2. The second part is executing listChange API, which runs in a while loop to continuously monitor for the changes in CUCM and updates the runningconfig files.

Sample output of list_change function

Below is the definition of auto_check.

def auto_check(service, history, mode, email_recipient):
    result = ""
    for template, sql in templates.items():
        try:
            resp = execute_sql_query(service, history, sql)
        except Fault as err:
            if does_last_response_report_credential_error(history):
                raise ServerCredentialError(err)
            else:
                raise
        result += update_runningconfig(template, resp, mode, email_recipient)
    if result:
        print("Base and Running configs has been modified")
    else:
        print("No changes Detected")

# Sample templates dictionary
templates = {
    "RoutePattern": route_pattern_sql,
    "TransPattern": translation_pattern_sql,
    "RouteGroup": route_groups_sql,
    "DevicePool": device_pools_sql,
    "GeoLocation": geolocation_sql,
    "CallManagerGroup": call_manager_group_sql,
    "Css": css_sql,
}

The auto_check function runs the sql query for all the system configurations keys defined under templates dictionary and invokes the update_runningconfig function.

update_runningconfig function updates the csv files in the runningconfig directory with the configurations pulled from CUCM using sql query, compares it with the config in the baseconfig directory and emails if there are any changes between those.

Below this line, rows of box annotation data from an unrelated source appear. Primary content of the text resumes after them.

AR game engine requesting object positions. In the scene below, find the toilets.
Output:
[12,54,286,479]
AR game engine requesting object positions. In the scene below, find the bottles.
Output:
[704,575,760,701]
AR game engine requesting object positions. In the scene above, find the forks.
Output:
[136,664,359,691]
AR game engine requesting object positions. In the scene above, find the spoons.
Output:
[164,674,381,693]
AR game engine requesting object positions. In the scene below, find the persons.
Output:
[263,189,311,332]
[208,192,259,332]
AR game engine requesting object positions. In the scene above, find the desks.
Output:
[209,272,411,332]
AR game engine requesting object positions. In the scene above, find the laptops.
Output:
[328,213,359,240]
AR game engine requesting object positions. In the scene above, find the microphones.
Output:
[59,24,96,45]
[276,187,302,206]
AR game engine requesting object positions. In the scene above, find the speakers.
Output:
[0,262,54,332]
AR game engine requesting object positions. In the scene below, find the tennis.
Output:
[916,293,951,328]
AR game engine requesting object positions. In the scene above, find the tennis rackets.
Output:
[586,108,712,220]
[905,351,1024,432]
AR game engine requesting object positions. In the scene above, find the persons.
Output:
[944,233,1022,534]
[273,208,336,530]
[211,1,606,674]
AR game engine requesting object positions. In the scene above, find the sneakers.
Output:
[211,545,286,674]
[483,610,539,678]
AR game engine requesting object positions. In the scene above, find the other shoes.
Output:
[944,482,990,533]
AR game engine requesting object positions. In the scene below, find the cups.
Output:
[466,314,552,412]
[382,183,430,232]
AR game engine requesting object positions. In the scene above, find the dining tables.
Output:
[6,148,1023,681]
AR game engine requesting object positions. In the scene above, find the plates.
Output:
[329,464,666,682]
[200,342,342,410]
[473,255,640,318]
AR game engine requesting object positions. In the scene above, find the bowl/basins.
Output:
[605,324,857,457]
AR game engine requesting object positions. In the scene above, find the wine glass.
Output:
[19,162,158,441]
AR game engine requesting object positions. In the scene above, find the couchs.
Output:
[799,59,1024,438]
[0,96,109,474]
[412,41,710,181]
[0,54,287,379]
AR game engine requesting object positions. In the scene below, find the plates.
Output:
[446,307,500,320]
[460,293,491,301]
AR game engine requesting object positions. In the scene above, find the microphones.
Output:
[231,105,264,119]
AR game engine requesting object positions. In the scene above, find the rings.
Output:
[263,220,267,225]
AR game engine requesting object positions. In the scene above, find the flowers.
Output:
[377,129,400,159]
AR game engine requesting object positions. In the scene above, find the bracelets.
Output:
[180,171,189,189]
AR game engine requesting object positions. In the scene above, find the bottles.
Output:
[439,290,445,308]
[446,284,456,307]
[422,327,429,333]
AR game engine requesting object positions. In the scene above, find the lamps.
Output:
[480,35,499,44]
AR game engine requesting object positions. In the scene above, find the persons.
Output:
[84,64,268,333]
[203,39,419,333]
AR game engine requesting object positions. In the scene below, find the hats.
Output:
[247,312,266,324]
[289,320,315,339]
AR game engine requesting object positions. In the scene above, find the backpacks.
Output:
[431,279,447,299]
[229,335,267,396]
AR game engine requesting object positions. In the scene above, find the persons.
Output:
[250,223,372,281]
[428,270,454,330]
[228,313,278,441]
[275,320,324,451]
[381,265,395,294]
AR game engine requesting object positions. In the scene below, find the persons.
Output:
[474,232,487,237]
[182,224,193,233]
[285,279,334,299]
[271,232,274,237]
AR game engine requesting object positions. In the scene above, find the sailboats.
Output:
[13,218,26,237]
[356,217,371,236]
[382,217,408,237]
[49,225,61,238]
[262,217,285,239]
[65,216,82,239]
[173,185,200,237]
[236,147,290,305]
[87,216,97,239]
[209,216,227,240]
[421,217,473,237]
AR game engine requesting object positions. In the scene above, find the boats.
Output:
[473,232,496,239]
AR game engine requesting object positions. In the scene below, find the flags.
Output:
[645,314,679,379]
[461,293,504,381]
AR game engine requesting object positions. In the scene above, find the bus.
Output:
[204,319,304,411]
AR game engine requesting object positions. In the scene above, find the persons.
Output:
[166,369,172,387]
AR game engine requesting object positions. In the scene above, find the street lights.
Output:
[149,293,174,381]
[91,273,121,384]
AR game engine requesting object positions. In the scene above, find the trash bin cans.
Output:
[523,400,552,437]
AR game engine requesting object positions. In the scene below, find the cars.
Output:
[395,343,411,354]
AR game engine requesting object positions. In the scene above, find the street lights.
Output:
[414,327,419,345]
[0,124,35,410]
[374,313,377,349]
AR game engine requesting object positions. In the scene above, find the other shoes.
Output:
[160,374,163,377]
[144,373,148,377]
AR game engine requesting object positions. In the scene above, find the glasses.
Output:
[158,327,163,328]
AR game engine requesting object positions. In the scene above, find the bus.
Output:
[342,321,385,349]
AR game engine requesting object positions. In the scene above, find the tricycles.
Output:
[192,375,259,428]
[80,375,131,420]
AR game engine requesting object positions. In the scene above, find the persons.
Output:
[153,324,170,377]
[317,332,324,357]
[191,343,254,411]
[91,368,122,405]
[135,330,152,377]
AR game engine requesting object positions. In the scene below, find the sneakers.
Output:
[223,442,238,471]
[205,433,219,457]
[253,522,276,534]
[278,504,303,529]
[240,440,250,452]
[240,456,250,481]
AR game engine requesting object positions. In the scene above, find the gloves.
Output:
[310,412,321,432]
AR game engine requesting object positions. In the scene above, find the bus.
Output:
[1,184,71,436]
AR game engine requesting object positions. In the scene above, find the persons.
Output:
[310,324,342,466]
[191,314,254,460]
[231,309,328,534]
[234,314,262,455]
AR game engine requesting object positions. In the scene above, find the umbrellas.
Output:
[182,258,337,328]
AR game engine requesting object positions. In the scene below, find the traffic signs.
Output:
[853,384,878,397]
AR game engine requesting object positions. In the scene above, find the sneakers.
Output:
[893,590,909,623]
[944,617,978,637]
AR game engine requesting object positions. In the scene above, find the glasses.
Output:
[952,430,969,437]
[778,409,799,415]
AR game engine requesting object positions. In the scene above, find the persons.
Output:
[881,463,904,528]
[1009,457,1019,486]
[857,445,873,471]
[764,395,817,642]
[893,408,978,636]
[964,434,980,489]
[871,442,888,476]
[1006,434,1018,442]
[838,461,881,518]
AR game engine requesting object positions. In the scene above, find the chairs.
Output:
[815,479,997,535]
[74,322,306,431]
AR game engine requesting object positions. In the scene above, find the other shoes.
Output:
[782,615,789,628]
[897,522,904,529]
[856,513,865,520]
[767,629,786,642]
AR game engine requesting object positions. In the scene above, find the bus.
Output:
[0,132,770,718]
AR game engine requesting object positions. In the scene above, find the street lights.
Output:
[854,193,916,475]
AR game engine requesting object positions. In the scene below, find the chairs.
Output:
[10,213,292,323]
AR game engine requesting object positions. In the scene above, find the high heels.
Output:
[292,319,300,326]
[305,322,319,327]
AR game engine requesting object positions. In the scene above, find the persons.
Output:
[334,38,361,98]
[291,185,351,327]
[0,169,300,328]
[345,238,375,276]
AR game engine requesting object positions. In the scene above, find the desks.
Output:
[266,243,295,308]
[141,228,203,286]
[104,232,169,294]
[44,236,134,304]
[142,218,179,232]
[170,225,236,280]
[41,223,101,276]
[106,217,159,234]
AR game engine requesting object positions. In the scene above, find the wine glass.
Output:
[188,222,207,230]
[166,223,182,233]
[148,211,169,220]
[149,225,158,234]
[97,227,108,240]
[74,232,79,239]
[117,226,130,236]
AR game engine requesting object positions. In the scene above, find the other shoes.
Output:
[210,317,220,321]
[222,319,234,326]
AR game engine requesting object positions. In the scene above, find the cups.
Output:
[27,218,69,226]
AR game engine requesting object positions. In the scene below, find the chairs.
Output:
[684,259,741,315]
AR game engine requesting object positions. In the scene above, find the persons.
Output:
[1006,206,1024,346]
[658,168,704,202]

For example: if an admin updated the CSS in CUCM, list_change function receives the notification about the change, which triggers the update_runningconfig function. The function then runs the css_sql query to pull the updated configuration from CUCM and updates the css.csv file in runningconfig. This file is then compared with the css.csv file in the baseconfig directory and notifies admin team about the changes. The admin can update the baseconfig using update_baseconfig argument.

def update_baseconfig(name, username, mode, commit, email_recipient):
    source = get_config_relative_path("runningconfig", name, mode)
    destination = get_config_relative_path("baseconfig", name, mode)
    diff = compare_running_with_base(name, mode)
    if diff:
        body = (
            f"New configs have been committed successfully from the above running config to the base repo <br /><br />"
            f"<strong> commit message </strong> {commit} " + diff
        )
        subject = f"CUCM Configs: Base config updated by {username}"
        email(
            email_recipient=email_recipient,
            subject=subject,
            body=body,
            mode=mode,
        )
        copyfile(source, destination)
        print(
            "New configs have been committed successfully from the above running config to the base repo. "
            f"commit message: {commit}"
        )

update_baseconfig function gets the diff of both the files, updates the baseconfig with the file from the running config and emails the admin team about the changes and the committer of the change.

The below screenshot shows all the configuration items that this application monitors.